Despite the undoubted pedigree of the US Team, I rate Team Europe as favourites for a number of reasons...
1. The golf course
Europe has the advantage of being able to set the course up, so instead of the wide-open fairways, soft and middle of the green pins we witnessed in Hazeltine two years ago, expect Le Golf National to play with more shot variables (ball flight, shot shaping). It will have narrow fairways and deep rough which will put a premium on accuracy off the tee and for the approach shots. The greens will also run slightly slower. In doing so Europe are making sure power alone won’t be the overriding factor in determining the outcome of the Ryder Cup.
2. Course Experience
The Europeans hold a significant advantage around Le Golf National because they play it on an annual basis.

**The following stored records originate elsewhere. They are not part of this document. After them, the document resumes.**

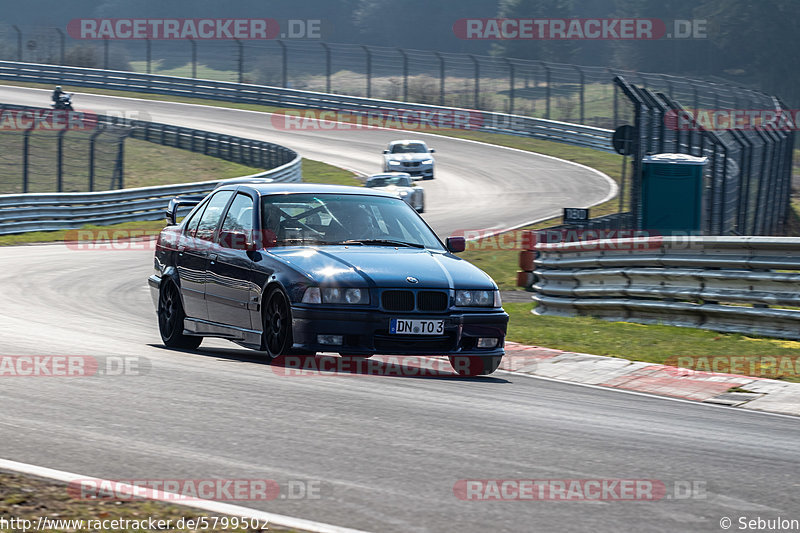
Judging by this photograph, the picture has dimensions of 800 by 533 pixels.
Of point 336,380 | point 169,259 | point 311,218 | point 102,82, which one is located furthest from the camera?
point 102,82

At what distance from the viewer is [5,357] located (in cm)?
818

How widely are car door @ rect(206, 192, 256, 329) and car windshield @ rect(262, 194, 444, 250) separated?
22cm

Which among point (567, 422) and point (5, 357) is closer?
point (567, 422)

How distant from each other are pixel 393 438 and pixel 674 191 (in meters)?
13.7

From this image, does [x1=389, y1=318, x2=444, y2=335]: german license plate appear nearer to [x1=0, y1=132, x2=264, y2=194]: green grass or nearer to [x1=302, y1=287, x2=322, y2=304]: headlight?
[x1=302, y1=287, x2=322, y2=304]: headlight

Ian Poulter alone has played in 13 French Opens around Le Golf National. Alex Noren and Tommy Fleetwood are past winners and Francesco Molinari and Thorbjorn Olesen have had several runners-up finishes. Graeme McDowell, a European vice-captain is also a two-time winner of the French Open so there is plenty of experience, especially for the treacherous last four holes which will go a long way in determining the final outcome.

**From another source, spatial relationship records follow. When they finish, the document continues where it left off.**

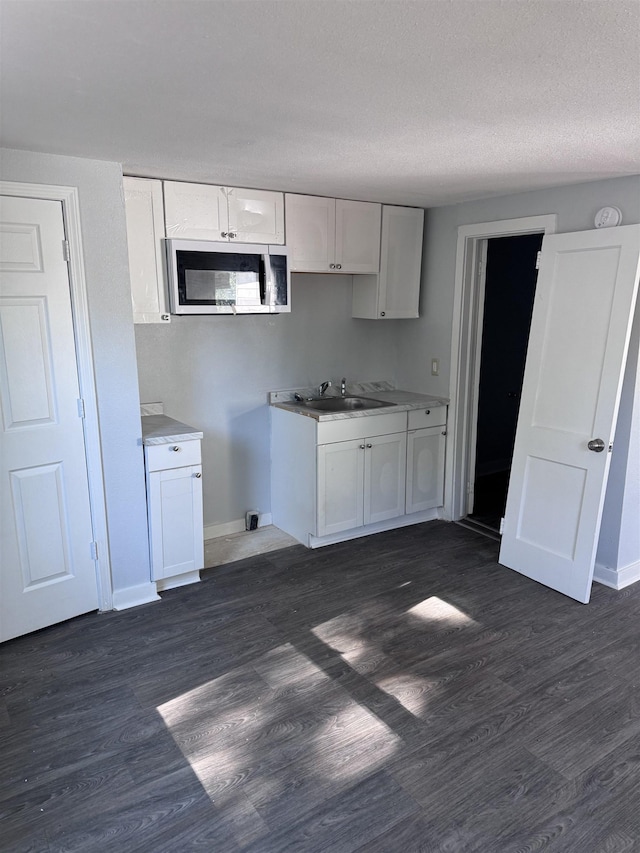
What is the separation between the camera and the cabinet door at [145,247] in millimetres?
3127

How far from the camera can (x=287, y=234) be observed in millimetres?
3689

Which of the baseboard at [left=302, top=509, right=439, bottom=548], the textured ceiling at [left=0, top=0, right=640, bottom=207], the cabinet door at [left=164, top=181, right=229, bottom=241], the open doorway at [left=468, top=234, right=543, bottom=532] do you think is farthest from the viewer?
the open doorway at [left=468, top=234, right=543, bottom=532]

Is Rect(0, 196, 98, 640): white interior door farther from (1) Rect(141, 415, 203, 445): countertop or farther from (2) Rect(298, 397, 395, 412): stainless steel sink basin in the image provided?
(2) Rect(298, 397, 395, 412): stainless steel sink basin

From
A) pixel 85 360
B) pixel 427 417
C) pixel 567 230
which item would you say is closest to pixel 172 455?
pixel 85 360

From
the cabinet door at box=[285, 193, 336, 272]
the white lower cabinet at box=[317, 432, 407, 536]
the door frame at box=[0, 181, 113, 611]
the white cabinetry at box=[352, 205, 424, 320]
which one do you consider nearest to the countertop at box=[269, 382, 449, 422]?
the white lower cabinet at box=[317, 432, 407, 536]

Historically Europe has won its Ryder Cups on the back of its best players contributing around 60% of the final points total. If they are to win this year, that stat will change, thanks largely to the pedigree of its rookies. Players like Jon Rahm, Alex Noren, Tommy Fleetwood, and Tyrrell Hatton are already ‘proven’ on the world stage. Thorbjorn Olesen is a rising star. Their age profile is good for five games and they will be expected to contribute handsomely.
4. Bjorn’s captaincy and vice-captains
Bjorn as a Ryder Cup player made a winning debut in 1997 at Valderrama. He was also in the winning teams in 2002 and most recently in 2014 at Gleneagles. In all, he has served under six different winning European team captains. Paul McGinley believes that Bjorn’s biggest strength will be his ability to communicate to his players as well as his hugely-experienced team of vice-captains — Robert Karlsson, Luke Donald, Padraig Harrington, Graeme McDowell, and Lee Westwood
5. Home advantage
No one should underestimate the power of home advantage or indeed the impact the partisan, boisterous home crowds have had in determining the outcome. The home captain has many advantages including determining the order of play (foursomes or four-ball), something the Europeans have used to their advantage given they have not lost on home soil since 1993.